Maven can generate the initial project structure using the following command:
mvn archetype:generate \ -DgroupId=dev.fmsea.aljabr \ -DartifactId=alJabr \ -DarchetypeArtifactId=maven-archetype-quickstart \ -DarchetypeVersion=1.5 \ -DinteractiveMode=false
This generates the following directory structure:
aljabr |-- pom.xml `-- src |-- main | `-- java | `-- dev | `-- fmsea | `-- aljabr | `-- App.java `-- test `-- java `-- dev `-- fmsea `-- aljabr `-- AppTest.java
The main
subtree contains our project code, and the test
subtree contains our,
unimaginatively named, test code.
As a result of our newly generated project, we should be able to compile and test this code using the following Maven command:
mvn test
Maven phases and build lifecycles
Unlike tools like Ant or Make, Maven comes with a predefined set of phases or "targets" to use the former parlance. These phases help construct a project from dependency resolution, classpath modification, and the necessary flags to compile, test, package, and install or deploy the project. Here is a short list of standard phases:
validate
compile
test
package
verify
install
deploy
See the documentation to learn more about Maven Lifecycles.
POM Changes
While the above command does indeed generate a lot of the necessary pom.xml
file, there are a few changes that may be necessary to make the project work.
Specifically, the archetype generates a POM with build
-> pluginManagement
.
This may be a misunderstanding on my part, but in my experience, I need to lift
the plugins under pluginManagement
to have everything work as desired.
Afterwards, I remove the now empty pluginManagement
portion of the file.
Boolean expressions
The language we use for this demonstration is simply the boolean expressions we are used to within most programming languages. We have logical or, disjunctions; logical and, conjunctions, and logical negation. The truth tables for each are given below.
A | \(\lnot A\) |
---|---|
T | F |
F | T |
A | B | \(A \lor B\) |
T | T | T |
T | F | T |
F | T | T |
F | F | F |
A | B | \(A \land B\) |
T | T | T |
T | F | F |
F | T | F |
F | F | F |
While it may seem pedantic to list these out, we want to be sure of their values as we implement our "interperter" over these values. Moreover, depending on how far we take these ideas, we may want to demonstrate and add additional operators, e.g., inference, distribution, equality tests between expressions, etc. This is all great, but we need to define our actual language.
ANTLR quickstart
As mentioned in the introduction, ANTLR is a parser generator which we can use to build the machinery for parsing our boolean expression language and creating the initial steps of our interpreter. ANTLR uses a BNF-like syntax to specify our input language, which ANTLR consumes to generate the parser and its representation of our language. The following image is an example from the ANTLR website:
A full introduction to BNF and language grammars is out of scope for this post.

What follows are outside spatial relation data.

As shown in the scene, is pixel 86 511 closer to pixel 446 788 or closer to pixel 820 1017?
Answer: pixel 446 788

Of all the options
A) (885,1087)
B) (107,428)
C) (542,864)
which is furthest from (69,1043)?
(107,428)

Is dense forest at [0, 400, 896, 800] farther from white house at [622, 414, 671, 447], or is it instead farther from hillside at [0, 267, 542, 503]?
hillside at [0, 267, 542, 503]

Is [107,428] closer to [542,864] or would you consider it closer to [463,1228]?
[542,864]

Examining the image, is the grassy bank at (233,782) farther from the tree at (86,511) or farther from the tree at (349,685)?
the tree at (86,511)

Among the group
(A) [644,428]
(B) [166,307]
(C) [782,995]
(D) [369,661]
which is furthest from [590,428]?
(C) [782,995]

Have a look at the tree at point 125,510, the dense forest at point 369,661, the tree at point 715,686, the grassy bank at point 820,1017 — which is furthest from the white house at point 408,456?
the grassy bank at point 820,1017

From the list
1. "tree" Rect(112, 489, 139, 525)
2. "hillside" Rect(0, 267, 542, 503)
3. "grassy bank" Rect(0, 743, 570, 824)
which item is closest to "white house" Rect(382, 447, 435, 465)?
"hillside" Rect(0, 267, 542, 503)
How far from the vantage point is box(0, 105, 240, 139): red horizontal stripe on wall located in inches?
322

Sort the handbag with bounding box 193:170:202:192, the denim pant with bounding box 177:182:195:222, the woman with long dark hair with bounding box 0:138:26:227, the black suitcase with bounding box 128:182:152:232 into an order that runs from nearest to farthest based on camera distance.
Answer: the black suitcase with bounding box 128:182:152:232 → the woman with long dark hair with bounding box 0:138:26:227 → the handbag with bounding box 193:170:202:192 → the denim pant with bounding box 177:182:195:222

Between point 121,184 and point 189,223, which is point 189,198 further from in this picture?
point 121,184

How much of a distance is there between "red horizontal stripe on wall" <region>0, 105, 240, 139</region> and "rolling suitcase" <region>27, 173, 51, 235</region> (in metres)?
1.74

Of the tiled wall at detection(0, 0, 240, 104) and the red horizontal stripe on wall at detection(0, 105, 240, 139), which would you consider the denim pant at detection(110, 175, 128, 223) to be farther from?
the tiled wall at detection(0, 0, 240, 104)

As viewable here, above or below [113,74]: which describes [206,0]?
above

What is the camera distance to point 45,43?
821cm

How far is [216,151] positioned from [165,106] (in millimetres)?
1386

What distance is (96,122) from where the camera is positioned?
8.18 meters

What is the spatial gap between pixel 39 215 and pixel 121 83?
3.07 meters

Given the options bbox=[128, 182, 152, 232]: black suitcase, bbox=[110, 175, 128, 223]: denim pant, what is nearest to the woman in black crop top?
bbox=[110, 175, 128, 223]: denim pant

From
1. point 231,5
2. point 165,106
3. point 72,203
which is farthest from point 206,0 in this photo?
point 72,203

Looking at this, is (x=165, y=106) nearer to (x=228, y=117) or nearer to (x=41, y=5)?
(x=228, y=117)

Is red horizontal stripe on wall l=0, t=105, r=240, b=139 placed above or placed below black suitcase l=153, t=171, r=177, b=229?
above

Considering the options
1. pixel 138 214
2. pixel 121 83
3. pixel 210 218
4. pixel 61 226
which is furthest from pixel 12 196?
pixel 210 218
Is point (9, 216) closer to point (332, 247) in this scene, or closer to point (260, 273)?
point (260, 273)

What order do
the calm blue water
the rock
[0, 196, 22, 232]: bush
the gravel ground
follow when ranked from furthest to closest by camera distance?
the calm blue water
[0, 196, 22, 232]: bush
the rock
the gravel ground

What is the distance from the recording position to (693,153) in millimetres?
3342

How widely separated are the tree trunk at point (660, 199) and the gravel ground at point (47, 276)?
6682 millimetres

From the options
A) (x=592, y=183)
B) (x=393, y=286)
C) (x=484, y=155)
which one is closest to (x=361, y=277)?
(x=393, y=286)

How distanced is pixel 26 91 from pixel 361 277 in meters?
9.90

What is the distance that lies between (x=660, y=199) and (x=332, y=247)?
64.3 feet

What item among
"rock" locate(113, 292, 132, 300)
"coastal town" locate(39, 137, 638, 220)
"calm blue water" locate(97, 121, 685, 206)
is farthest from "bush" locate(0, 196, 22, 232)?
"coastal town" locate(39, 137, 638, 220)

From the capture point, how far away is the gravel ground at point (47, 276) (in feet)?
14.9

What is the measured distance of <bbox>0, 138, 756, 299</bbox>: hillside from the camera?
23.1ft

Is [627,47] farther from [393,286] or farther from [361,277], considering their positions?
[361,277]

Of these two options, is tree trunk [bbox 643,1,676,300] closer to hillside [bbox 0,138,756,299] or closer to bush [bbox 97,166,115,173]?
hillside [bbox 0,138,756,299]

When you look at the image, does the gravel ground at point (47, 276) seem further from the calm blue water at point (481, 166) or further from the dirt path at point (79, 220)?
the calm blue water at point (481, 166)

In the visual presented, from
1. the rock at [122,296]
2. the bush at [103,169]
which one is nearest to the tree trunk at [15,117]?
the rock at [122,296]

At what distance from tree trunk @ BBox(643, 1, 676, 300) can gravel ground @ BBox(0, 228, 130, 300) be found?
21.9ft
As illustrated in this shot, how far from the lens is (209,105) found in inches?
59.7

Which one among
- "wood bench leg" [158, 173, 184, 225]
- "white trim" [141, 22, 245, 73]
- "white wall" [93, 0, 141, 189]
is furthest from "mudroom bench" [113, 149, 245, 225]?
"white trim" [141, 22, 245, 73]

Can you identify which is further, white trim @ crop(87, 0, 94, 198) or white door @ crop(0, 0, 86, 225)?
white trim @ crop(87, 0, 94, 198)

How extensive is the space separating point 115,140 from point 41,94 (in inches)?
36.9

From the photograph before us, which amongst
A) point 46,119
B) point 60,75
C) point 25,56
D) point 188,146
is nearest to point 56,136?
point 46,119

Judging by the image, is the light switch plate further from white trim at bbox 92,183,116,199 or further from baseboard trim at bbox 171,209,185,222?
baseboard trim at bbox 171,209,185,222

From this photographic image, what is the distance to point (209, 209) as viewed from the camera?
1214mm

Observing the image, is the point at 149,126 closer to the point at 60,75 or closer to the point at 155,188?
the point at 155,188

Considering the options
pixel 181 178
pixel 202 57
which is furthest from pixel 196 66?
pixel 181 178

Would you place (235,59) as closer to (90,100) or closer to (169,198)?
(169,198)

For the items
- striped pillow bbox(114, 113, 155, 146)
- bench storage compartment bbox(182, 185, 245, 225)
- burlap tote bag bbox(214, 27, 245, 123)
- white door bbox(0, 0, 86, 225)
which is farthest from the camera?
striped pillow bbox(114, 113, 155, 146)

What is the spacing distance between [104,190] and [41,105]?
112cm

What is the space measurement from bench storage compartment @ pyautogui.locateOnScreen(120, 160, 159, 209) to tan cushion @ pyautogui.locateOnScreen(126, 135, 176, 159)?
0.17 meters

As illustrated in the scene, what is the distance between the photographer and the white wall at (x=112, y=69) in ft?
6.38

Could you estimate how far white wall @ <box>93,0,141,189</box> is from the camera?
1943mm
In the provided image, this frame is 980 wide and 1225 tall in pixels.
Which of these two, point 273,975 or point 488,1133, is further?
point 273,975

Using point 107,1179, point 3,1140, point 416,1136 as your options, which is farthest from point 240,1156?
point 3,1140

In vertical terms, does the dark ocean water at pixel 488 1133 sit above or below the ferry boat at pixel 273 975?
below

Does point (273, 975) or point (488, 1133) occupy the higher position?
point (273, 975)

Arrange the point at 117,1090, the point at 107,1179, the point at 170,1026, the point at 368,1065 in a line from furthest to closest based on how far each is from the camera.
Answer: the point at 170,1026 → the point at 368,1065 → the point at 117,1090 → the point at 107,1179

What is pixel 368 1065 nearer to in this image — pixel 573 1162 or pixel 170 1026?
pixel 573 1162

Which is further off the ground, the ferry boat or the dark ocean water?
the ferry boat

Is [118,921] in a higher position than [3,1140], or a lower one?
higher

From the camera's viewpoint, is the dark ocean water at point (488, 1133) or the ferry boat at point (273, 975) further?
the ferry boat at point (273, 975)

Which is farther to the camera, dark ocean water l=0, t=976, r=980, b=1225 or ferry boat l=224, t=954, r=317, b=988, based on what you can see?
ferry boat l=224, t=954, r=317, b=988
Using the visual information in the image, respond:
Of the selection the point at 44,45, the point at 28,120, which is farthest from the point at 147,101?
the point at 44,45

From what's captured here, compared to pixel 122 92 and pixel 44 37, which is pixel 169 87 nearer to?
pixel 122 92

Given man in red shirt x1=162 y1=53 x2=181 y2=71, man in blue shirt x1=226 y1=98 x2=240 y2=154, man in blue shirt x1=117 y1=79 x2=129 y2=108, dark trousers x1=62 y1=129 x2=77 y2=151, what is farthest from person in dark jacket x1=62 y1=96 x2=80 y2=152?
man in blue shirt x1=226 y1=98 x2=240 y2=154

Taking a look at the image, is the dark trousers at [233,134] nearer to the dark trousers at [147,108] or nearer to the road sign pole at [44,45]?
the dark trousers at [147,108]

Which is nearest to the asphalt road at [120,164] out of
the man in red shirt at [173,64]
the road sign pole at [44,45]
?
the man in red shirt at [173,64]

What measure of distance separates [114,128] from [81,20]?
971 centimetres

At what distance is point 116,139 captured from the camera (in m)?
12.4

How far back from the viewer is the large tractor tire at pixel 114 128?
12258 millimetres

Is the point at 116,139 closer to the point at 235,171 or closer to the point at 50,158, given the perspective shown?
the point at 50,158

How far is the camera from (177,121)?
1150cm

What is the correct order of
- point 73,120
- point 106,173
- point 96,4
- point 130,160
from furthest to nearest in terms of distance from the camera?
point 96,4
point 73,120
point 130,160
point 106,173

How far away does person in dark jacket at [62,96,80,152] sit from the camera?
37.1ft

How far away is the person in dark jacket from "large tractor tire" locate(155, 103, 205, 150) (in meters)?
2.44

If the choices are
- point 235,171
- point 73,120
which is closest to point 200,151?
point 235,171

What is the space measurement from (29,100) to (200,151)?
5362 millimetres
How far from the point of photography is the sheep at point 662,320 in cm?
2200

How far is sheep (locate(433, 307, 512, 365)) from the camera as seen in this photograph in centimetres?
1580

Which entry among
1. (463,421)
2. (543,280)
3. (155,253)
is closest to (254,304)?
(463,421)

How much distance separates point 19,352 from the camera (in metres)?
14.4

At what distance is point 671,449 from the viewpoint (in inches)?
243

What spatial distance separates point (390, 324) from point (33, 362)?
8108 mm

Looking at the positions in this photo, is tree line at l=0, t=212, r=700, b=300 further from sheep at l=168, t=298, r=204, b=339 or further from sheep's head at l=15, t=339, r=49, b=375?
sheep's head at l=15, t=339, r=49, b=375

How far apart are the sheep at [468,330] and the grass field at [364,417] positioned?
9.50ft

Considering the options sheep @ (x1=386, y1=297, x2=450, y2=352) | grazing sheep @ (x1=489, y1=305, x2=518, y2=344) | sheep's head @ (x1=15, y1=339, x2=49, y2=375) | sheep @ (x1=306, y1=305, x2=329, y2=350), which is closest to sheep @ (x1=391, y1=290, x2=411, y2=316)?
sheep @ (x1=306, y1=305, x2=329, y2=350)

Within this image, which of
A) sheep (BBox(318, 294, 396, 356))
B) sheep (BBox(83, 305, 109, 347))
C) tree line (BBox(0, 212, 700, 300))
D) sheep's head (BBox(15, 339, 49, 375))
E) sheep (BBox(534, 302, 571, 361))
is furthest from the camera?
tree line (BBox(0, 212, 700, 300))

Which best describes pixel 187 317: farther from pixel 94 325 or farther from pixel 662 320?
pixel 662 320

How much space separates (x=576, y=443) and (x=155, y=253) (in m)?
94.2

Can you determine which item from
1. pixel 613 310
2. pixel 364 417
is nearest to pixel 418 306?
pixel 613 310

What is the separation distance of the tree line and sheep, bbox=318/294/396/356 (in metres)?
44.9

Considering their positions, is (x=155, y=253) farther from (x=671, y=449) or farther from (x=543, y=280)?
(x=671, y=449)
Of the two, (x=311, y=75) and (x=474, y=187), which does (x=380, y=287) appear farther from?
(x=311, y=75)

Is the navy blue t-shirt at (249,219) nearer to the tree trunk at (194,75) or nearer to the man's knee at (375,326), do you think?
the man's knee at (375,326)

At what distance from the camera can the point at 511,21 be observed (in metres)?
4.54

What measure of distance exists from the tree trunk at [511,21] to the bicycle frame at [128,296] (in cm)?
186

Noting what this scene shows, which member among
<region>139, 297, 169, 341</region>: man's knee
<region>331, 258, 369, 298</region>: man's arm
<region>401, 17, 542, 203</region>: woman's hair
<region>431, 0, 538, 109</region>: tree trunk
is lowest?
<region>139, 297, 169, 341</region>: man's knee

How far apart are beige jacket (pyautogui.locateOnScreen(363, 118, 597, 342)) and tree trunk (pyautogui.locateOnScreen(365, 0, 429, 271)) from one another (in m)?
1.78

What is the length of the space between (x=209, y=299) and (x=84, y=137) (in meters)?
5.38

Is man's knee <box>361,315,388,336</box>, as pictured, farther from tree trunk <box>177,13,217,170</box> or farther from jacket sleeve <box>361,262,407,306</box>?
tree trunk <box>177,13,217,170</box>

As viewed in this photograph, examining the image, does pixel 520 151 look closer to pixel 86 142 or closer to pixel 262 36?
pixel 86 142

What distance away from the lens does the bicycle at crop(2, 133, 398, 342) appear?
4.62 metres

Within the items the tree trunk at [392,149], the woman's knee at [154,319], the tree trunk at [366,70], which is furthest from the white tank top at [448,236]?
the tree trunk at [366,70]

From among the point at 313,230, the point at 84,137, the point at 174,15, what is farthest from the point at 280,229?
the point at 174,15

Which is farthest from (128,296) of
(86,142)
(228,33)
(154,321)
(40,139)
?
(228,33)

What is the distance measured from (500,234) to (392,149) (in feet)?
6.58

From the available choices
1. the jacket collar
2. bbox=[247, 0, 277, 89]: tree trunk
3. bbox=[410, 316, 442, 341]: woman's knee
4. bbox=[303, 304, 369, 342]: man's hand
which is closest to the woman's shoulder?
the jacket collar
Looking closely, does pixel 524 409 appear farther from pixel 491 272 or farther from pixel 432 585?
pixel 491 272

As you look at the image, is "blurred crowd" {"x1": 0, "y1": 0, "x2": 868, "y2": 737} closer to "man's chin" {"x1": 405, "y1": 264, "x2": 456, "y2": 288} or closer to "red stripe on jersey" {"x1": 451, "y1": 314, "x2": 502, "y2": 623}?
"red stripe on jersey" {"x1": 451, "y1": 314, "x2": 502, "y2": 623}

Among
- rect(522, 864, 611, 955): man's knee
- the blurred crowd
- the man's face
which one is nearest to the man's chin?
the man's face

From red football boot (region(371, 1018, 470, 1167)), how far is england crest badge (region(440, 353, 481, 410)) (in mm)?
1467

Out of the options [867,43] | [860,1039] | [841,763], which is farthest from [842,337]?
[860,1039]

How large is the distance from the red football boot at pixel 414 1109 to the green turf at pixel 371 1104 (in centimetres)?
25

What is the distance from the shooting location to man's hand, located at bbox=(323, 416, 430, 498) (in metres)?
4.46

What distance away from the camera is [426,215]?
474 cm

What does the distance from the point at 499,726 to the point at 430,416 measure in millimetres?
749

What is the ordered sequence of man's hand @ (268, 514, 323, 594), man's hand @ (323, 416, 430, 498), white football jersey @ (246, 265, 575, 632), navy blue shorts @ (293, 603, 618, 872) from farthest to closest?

Specifying our boolean language
Before we can construct even a handcrafted parser, we need to know what our language looks like. Since our initial language goals are pretty straightforward, let's simply define a few typical expressions our language should contain:
At the bare minimum, we need a way to express literal boolean values, true, and
false. For literals, we could simply use 0
and 1
, or f
and t
, or an uppercase
alternative. However, to both demonstrate the capabilities of ANTLR and since
we may want to extend our language to support variable binding, for this
language we opt for the unconventional choice of #f
and #t
to represent false
and true, respectively.
Next, we need to decide on our representation of logical negation. For this,
we shall use a simple not
which accepts a single operand.
Similarly, we need to decide on our representation of connectives. While it
would be fun to use the literal UTF-8 characters mathematical symbols for
conjunctions and disjunctions, e.g., ∧ and ∨, these characters are a little
painful to type. Therefore, we choose a more friendly syntax: and
and or
.
Both of these operators are binary connectives which only take two operands
each.
Finally, we need to sort out the "tightness" or the precedence of the operators. While I am certainly inclined to just make it a LISP and not worry about it, we shall not do that in this case.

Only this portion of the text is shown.